— begin —
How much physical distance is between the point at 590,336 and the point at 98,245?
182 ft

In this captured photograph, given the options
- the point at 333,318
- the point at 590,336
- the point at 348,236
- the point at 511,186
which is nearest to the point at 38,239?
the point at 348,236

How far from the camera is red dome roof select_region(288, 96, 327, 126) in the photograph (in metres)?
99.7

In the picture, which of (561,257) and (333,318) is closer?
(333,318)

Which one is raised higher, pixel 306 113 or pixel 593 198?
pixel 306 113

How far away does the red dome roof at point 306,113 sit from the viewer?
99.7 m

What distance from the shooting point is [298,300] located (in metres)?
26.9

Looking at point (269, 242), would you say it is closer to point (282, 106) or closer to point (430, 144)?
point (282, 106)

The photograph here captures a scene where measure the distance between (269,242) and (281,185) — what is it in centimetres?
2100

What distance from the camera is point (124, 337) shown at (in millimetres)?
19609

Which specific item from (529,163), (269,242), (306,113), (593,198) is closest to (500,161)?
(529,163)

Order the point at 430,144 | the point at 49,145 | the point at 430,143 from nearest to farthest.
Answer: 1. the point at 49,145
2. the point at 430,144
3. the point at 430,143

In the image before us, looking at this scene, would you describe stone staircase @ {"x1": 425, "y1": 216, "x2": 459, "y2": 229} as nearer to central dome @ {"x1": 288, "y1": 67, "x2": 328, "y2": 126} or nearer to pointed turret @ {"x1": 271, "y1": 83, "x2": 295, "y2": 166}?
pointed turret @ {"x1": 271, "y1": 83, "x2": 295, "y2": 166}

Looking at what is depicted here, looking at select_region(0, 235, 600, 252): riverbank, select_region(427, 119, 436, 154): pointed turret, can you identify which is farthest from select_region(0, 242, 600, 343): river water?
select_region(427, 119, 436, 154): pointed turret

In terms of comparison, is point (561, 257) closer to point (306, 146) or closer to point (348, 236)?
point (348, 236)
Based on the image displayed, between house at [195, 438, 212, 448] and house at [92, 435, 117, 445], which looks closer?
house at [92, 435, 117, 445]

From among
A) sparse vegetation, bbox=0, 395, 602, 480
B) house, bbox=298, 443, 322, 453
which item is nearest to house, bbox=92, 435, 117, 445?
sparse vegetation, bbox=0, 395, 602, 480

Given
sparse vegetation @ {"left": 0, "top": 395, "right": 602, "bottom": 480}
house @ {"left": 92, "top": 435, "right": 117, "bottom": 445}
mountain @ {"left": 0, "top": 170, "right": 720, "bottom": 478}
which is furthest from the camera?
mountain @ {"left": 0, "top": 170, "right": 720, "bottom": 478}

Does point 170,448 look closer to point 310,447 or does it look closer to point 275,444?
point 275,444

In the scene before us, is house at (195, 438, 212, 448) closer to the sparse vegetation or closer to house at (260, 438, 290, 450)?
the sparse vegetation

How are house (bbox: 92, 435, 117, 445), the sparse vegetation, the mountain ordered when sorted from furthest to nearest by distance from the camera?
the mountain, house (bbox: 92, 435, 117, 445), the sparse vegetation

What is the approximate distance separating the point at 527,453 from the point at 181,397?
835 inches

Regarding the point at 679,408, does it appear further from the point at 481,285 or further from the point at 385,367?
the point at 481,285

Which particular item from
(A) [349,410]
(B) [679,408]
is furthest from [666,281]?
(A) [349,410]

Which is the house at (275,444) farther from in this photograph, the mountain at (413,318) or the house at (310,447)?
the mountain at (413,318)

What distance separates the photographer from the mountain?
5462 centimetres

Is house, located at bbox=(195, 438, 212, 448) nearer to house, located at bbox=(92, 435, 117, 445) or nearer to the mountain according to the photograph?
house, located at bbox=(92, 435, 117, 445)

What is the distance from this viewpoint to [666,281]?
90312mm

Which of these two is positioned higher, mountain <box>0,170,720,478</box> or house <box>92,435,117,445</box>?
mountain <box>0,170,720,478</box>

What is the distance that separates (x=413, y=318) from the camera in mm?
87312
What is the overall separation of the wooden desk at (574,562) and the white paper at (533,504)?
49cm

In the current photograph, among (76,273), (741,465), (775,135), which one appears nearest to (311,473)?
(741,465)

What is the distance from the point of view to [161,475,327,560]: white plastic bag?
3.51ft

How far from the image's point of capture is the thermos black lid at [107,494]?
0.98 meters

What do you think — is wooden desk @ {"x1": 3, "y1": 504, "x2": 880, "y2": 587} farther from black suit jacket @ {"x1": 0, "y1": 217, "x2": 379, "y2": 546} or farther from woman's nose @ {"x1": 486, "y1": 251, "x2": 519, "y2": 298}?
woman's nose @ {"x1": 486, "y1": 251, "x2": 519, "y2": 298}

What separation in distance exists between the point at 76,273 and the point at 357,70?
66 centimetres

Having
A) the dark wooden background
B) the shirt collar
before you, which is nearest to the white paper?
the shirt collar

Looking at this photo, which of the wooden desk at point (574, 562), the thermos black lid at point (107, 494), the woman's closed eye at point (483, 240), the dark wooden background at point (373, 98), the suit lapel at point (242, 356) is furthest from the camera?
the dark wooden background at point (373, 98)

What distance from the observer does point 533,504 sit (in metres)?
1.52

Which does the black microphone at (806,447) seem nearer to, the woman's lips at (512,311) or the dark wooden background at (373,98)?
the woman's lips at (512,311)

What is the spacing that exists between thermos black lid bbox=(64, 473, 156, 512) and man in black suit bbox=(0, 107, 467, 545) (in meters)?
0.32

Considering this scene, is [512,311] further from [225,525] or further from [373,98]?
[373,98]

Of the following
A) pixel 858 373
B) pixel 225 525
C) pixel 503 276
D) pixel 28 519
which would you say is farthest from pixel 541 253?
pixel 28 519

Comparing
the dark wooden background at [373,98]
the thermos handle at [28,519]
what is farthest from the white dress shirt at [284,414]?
— end —
Task objective. Duplicate the items starting with the line that contains "In this captured" and continuing through the line that contains "3. the point at 430,143", both included, reproducing each line precisely as it stands.

Answer for this exercise.
In this captured photograph, given the options
- the point at 333,318
- the point at 590,336
- the point at 348,236
- the point at 511,186
which is nearest to the point at 38,239?
the point at 348,236

How far from the camera is red dome roof select_region(288, 96, 327, 126) in the photograph (in metres)?
99.7

In the picture, which of (561,257) and (333,318) is closer?
(333,318)

Which one is raised higher, pixel 306 113 or pixel 593 198?
pixel 306 113

How far away does the red dome roof at point 306,113 sit from the viewer?
99.7 m

What distance from the shooting point is [298,300] located (in metres)?
26.9

Looking at point (269, 242), would you say it is closer to point (282, 106) or closer to point (430, 144)?
point (282, 106)

The photograph here captures a scene where measure the distance between (269,242) and (281,185) — what is it in centimetres?
2100

What distance from the camera is point (124, 337) shown at (in millimetres)?
19609

Which specific item from (529,163), (269,242), (306,113), (593,198) is closest to (500,161)?
(529,163)

Order the point at 430,144 | the point at 49,145 | the point at 430,143 from nearest to farthest.
Answer: 1. the point at 49,145
2. the point at 430,144
3. the point at 430,143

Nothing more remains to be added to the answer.